Bob_Zimmerman · ‎2026-01-15

@the_rock wrote:

... built basic policy after setting up mdps, with ONLY 2 interfaces active (mgmt and sync).

This sounds like a problem. Management and sync are both typically on the mplane namespace, so your dplane namespace has no interfaces to do CCP heartbeats. The dplane namespace isn't getting CCP from the peer, so I would expect it to want to be down.

the_rock · ‎2026-01-15

Hey Bob,

Im not at all familiar with MDPS myself, but to me, logically anyway, seems that Sync would be on dplane, since thats how we did IP change from clish, since web UI is not available once we install policy.

This is what TAC gave us to configure initially.

set mdps interface Sync sync on

set mdps interface Mgmt management on

set mdps mgmt plane on

set mdps resource cpus 4

set mdps mgmt resource on

Best,
Andy

Bob_Zimmerman · ‎2026-01-15

On all of my clusters with working MDPS, the management and sync interfaces are owned by the mplane namespace (like VSID 0). The dplane namespace (functionally VSID 1) has all the other interfaces.

The separation is whether the interface is for traffic the member should send/receive for itself, versus traffic the cluster should carry for other endpoints. The member sends/receives sync traffic for itself, so that goes in mplane.

the_rock · ‎2026-01-15

In the meantime, with the config I sent, is there any way to make this work or you dont think so?

Best,
Andy

Bob_Zimmerman · ‎2026-01-15

I don't think there's a way to get it to go Active/Standby like this, but with no data interfaces, the cluster state seems irrelevant. Could be considered a cosmetic issue for now.

the_rock · ‎2026-01-15

Forgive me for my ignorance, as I dont know much about how mdps works, but itns technically Sync dplane in this case? I say that since ONLY way to change IP was to make sure we were in dplane, rather than mplane.

Best,
Andy

the_rock · ‎2026-01-15

Thats where Im not clear, because to me, seems Sync would be on dplane...

Best,
Andy

Vincent_Bacher · ‎2026-01-15

Just researched the web and what you stated seems to be valid.

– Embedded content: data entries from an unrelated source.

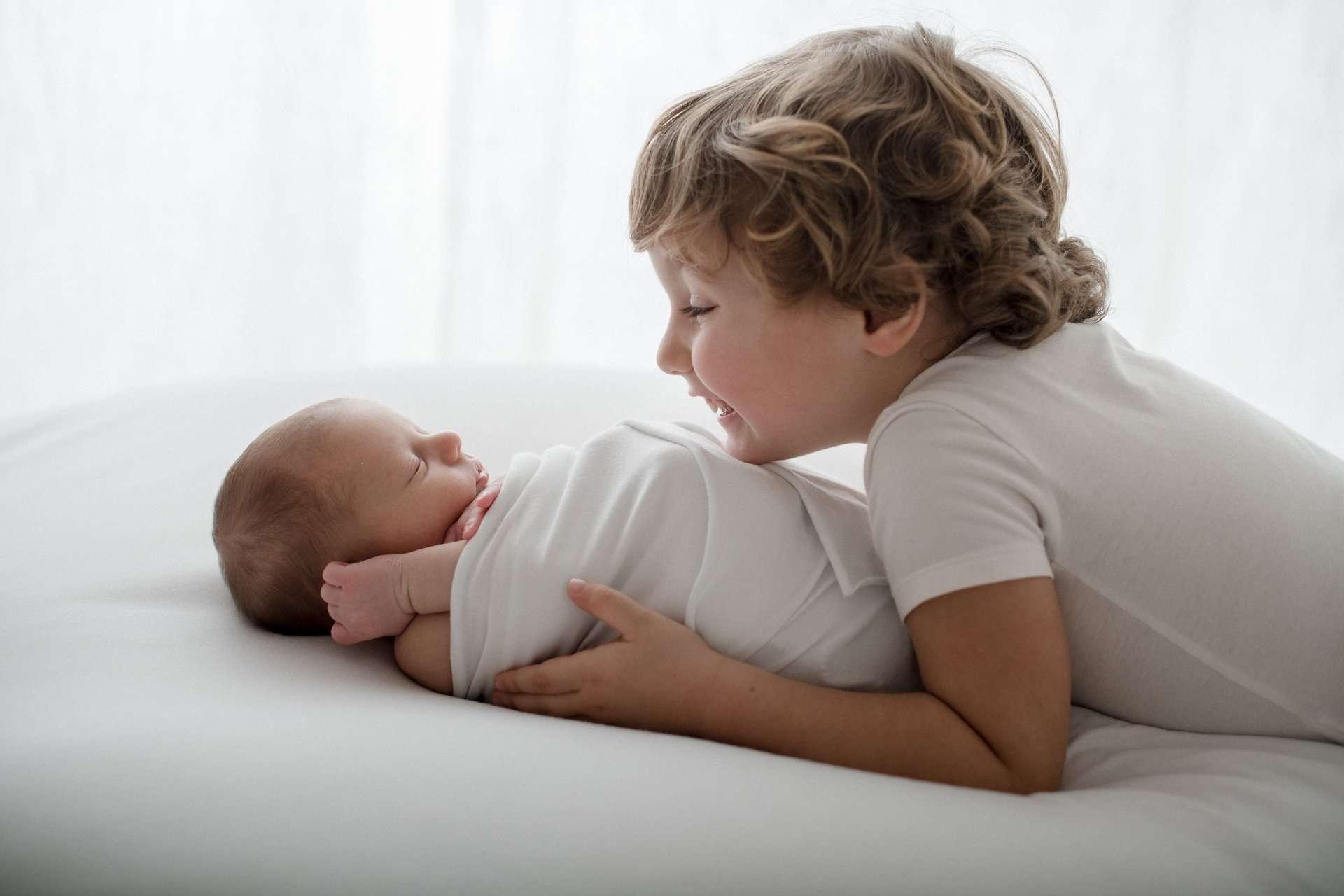 Fotografia newborn fratelli innamorati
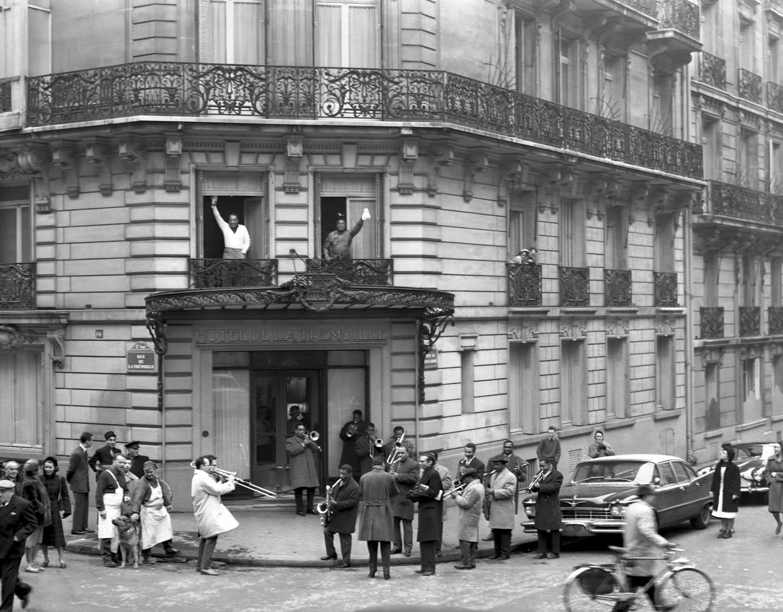 Duke & Louis Armstrong à l'Hotel de la Tremouille Paris. Duke compose la musique du film «Paris Blues» (Martin Ritt) et «Turcaret» «pour Jean Vilar, Louis a donnéŽ deux réŽcitals au Palais des Sports. Comme àˆ la Nouvelle-OrlŽeans, des musiciens noirs et blancs, leurs amis parisiens du Blue Note et du Mars-Club font une jam session devant leurs fenêtres.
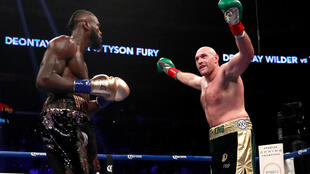 Tyson Fury provoquant Deontay Wilder lors de leur combat à Los Angeles, le 1er décembre 2018.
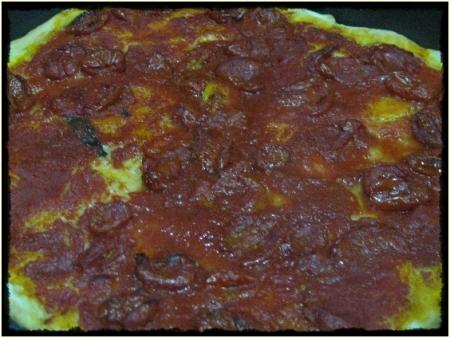 Pizza con olio e pomodorini Datterino - foto A. Di Costanzo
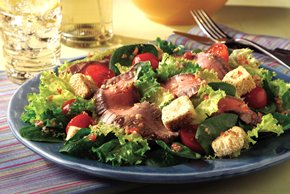 SEVEN SEAS® Sensational Steak Salad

and now to something completely different - CCVS, CCAS, CCTE, CCCS, CCSM elite

the_rock · ‎2026-01-15

Seems like it, yes. But, here is my question...can we somehow make this work in the meantime with below config?

set mdps interface Sync sync on

set mdps interface Mgmt management on

set mdps mgmt plane on

set mdps resource cpus 4

set mdps mgmt resource on

Best,
Andy

Vincent_Bacher · ‎2026-01-15

I wonder if there might be a way to temporarily config an interface to have one active interface in the Dplane, even by configuring a temporary isolated VLAN on the attached switches?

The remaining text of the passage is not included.